**Data**
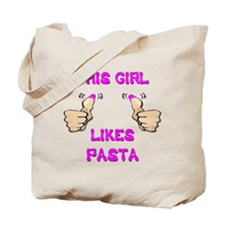 This Girl Likes Pasta Tote Bag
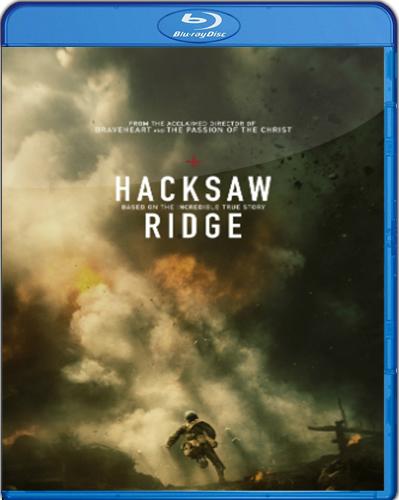 Hacksaw Ridge [2016] [BD25] [Latino]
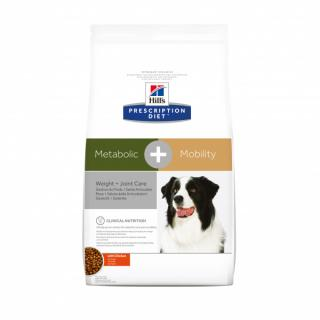 Hill´s prescription diet canine metabolic mobility 12kg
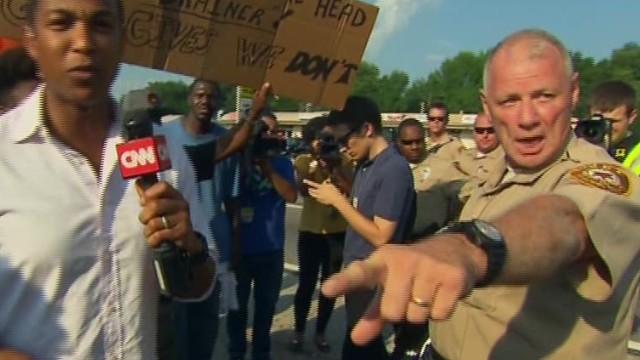 Judge: Ferguson PD violated Constitution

**Activity**
Output the listing above exactly, excluding all pictures.

**Output of the task**
 This Girl Likes Pasta Tote Bag
 Hacksaw Ridge [2016] [BD25] [Latino]
 Hill´s prescription diet canine metabolic mobility 12kg
 Judge: Ferguson PD violated Constitution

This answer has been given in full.